I reply asking them to please look into my issue. I ask them to reverse the charge, after confirming with the merchant that cash has been paid.  

I also asked them for their office address, so I can write a complaint or visit the offices personally if the occasion should arise. 

Simultaneously, I contact their support twitter handle, air my grievance. There hasn’t been any responses at the time of this writing.  

Instance 4 

Support folks reply that, they can confirm the transaction. This is the exact same thing they said last time.  

In addition to that, the support folks tell me that, they are no longer responsible and now I must travel to the merchant (who is like at least a 100 kilometers away) and sort things out with him.  

In other words, paytm wishes to take no responsibility for the incident (they never sent him the transaction SMS and nor did the merchant app update the transaction details) and essentially washing their hands off the whole thing.  

Incident 5 

I replied again, asking them to provide me with their office address, so I can write a letter of complaint.
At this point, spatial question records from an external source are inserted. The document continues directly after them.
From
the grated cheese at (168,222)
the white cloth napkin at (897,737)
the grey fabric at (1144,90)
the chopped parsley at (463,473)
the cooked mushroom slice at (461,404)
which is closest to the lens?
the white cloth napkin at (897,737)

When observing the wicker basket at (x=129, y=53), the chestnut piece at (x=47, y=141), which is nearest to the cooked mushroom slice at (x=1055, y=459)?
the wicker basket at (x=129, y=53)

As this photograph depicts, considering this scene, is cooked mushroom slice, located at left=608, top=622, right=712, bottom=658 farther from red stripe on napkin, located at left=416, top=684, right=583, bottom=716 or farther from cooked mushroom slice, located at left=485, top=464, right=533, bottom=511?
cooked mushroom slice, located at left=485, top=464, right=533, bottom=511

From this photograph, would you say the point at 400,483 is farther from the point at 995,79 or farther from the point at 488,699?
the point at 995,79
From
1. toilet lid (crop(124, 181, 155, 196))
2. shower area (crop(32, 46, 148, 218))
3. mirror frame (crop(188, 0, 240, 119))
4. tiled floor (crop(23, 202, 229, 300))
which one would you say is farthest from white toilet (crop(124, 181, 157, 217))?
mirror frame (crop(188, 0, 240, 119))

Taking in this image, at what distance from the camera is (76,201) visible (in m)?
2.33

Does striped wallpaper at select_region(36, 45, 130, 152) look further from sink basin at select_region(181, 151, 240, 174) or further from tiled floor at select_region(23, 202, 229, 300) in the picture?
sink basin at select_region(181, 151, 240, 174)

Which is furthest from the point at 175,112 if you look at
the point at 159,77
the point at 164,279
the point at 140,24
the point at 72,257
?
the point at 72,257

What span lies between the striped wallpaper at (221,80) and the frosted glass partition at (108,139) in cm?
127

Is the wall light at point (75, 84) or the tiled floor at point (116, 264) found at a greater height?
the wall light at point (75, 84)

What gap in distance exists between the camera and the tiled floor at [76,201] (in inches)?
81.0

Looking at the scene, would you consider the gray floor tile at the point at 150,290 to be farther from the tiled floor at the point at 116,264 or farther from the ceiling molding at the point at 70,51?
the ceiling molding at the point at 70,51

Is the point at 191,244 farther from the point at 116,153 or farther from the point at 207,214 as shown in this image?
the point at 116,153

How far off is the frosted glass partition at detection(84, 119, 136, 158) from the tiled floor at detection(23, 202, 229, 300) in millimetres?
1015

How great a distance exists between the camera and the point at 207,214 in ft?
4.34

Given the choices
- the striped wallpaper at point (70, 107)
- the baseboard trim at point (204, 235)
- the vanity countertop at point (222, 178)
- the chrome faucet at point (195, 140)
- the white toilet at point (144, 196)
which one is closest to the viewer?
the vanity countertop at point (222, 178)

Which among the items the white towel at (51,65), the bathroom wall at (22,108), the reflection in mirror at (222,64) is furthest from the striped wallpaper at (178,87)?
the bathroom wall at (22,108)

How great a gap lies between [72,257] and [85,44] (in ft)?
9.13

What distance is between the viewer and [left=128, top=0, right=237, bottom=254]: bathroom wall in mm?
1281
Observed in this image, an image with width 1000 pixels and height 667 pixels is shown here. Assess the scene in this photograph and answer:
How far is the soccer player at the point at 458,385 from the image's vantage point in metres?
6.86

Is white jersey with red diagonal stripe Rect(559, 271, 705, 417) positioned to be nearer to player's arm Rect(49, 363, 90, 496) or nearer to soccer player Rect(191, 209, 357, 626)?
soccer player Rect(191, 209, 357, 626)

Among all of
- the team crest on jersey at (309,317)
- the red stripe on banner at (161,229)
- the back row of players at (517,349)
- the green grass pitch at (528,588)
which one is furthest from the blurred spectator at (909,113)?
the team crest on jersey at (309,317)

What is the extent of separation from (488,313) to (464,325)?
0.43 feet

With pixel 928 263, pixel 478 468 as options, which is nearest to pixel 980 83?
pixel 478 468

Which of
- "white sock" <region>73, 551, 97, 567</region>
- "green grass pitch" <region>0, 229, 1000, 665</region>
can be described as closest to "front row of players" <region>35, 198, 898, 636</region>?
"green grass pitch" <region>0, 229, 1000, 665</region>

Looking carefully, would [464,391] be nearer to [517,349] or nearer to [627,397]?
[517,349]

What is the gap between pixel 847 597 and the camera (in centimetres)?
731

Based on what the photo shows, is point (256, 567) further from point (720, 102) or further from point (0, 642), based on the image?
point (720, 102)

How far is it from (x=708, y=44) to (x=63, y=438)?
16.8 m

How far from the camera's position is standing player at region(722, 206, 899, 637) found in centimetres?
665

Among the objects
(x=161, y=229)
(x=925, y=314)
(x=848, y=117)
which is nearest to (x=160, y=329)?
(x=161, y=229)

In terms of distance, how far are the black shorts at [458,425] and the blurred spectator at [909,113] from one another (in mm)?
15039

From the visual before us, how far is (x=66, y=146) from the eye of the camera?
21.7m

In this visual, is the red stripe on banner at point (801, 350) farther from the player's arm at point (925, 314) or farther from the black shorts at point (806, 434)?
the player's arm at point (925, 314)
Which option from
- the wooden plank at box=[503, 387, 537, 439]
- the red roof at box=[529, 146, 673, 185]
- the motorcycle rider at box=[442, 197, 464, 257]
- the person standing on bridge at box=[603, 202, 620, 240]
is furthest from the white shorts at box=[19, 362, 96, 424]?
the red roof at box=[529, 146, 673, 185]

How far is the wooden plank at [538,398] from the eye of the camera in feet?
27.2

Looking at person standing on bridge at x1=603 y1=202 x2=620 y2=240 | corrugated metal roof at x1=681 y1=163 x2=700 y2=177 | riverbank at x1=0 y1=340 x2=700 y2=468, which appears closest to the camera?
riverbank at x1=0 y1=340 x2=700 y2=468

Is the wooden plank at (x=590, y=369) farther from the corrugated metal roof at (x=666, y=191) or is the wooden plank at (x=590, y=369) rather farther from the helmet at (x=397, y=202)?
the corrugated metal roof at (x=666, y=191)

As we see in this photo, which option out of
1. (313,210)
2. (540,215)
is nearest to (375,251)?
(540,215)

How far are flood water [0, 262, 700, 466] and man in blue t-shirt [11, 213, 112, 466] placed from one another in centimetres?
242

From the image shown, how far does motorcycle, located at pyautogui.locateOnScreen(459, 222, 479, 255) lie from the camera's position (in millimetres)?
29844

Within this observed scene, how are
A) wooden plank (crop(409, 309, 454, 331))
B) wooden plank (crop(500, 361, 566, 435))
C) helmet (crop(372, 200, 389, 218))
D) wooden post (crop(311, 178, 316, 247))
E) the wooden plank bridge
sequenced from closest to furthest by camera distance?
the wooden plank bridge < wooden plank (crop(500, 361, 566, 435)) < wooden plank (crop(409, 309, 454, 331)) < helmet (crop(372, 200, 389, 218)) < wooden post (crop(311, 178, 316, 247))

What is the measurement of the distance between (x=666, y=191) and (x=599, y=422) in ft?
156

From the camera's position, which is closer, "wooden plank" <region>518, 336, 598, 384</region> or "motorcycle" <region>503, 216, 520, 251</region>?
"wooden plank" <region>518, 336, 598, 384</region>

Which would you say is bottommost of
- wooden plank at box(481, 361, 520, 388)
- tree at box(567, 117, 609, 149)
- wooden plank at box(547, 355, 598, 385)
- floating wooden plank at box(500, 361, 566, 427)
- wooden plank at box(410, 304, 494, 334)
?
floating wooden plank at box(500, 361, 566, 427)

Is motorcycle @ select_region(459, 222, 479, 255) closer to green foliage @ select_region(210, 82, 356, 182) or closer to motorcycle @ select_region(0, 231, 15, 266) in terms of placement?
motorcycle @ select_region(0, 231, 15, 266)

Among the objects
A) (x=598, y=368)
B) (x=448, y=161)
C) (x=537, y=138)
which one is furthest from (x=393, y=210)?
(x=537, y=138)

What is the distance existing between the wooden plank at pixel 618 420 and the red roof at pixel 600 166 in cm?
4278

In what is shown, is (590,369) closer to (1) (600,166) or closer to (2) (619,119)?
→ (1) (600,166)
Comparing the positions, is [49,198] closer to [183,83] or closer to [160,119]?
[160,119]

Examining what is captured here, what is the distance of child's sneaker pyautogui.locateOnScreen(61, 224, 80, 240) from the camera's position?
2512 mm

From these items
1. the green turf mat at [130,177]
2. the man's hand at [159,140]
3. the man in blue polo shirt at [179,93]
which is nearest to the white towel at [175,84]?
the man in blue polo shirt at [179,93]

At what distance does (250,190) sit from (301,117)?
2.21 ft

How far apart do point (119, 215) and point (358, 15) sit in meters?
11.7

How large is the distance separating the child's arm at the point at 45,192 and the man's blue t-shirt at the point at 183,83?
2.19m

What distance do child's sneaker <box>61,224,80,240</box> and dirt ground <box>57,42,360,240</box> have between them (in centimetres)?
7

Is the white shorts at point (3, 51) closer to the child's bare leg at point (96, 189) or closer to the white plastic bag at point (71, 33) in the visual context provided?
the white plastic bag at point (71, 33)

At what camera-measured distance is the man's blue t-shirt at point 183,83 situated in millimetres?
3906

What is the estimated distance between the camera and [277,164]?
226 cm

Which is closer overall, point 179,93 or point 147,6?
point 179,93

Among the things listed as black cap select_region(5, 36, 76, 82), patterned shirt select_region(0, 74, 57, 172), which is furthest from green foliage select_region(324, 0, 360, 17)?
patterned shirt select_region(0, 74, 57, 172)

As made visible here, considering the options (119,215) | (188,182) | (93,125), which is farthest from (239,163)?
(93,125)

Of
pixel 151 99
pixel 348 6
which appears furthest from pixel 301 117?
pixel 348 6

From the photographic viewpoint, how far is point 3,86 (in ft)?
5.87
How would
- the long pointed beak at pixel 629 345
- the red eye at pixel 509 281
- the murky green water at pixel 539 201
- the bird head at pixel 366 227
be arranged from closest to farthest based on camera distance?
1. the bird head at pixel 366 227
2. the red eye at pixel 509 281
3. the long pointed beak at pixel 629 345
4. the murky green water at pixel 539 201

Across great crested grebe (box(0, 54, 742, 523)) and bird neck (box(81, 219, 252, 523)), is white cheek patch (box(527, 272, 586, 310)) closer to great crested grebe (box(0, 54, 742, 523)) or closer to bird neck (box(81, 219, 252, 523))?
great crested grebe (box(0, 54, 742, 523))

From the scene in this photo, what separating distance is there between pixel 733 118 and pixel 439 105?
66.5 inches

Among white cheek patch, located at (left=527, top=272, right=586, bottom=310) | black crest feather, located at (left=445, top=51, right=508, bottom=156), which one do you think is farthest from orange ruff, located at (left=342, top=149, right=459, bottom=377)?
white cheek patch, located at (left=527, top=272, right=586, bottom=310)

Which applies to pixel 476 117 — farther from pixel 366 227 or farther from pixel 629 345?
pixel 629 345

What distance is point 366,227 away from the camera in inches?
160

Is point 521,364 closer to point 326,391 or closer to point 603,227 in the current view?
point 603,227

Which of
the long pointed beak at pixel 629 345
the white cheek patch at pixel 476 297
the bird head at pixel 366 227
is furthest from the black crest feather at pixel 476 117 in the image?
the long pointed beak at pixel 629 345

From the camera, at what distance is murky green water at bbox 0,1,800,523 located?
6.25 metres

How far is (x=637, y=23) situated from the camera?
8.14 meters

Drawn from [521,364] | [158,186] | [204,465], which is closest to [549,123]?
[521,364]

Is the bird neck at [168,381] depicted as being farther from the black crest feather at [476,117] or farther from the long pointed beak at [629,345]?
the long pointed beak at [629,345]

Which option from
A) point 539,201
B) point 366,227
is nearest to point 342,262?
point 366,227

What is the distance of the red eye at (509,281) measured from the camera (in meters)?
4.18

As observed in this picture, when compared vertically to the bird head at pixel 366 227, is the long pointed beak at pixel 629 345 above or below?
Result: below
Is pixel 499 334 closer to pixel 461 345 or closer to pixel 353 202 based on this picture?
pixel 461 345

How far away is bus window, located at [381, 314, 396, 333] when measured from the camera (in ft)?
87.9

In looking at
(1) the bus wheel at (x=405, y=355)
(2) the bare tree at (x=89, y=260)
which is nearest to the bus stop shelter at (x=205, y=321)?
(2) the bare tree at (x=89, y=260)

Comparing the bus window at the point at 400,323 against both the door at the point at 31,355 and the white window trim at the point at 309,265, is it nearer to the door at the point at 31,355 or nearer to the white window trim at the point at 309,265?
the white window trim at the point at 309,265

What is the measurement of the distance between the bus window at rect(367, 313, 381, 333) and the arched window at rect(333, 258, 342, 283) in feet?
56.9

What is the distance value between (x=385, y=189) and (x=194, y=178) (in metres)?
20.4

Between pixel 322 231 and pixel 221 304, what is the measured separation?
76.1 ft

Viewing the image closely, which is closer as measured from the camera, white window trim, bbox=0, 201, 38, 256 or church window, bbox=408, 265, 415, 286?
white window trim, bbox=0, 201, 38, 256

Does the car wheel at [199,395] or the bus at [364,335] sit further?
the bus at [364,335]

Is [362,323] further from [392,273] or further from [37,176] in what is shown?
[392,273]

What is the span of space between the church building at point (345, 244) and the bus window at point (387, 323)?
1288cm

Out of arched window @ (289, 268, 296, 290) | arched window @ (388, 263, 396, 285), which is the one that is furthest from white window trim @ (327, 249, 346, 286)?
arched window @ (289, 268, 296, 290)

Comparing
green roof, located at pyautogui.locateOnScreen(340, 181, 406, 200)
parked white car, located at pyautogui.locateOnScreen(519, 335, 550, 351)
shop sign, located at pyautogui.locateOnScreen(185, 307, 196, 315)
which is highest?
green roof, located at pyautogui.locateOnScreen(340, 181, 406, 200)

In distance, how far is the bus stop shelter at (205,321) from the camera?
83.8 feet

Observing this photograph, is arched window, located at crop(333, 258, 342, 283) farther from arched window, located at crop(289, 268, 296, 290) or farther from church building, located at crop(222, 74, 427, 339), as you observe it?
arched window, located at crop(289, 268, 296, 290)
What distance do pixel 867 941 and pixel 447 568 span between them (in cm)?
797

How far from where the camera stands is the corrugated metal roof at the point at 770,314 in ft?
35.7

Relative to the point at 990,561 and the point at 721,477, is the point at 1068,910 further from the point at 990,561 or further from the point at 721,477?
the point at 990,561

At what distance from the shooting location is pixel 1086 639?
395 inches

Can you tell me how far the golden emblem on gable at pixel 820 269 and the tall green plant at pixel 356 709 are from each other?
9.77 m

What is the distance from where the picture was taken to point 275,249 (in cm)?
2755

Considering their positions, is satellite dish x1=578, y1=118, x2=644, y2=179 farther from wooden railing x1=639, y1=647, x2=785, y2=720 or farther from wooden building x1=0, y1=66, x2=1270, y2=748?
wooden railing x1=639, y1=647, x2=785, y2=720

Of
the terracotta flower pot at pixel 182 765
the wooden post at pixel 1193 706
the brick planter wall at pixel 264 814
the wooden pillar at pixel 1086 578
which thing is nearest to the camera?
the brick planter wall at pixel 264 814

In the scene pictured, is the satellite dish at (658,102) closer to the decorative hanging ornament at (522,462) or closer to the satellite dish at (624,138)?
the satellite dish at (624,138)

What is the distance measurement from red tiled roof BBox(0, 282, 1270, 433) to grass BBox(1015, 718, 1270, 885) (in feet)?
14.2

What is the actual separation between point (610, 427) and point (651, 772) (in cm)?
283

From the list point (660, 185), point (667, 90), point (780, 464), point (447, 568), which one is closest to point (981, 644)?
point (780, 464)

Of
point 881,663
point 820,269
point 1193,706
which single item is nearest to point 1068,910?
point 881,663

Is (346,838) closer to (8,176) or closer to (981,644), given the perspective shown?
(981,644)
So far, I don’t have a reply yet.  

[I will update the incidents if paytm should choose to respond] 

My Learnings 

I am a big time proponent of online stuff. I have been using online banking since 2006, and since then, everything I do, transactions as small as 10 rupees, has been done online, if the other party agrees. Since I turned consultant almost 4 years ago, I have always said no to cash, even forcing people to pay me online.  

Hence, when the demonetization drive started, I liked it. Now, even sundry purchases with the local shop owner (like tea and biscuits and other small shops and hotels) will take digital money. Still, I always felt that app based services (who don’t have a office to walk into or a phone number to call them directly and speak to a human) can be shaky when it comes to providing support. 

Poor access to support when it comes to say, booking a cab or food or hotel or even products such as phones and computers, are okay. If I don’t like a service provider, I can say good bye to him, and move on. I can ditch said product and simply buy another.  

With money, I cannot ditch money can I? The 80 rupees I lost is a small amount, but will I ever trust paytm with a big ticket purchase? Heck, if anything, I will stop using paytm altogether. However, this comes with collateral damage. Paytm is the biggest mobile wallet player in town. If the biggest player in town shows such ignorance, can we, consumers trust other wallet providers?  

I will update this section if someone from paytm contacts me and resolves the issue. Till then, I will simply have to stop using their services.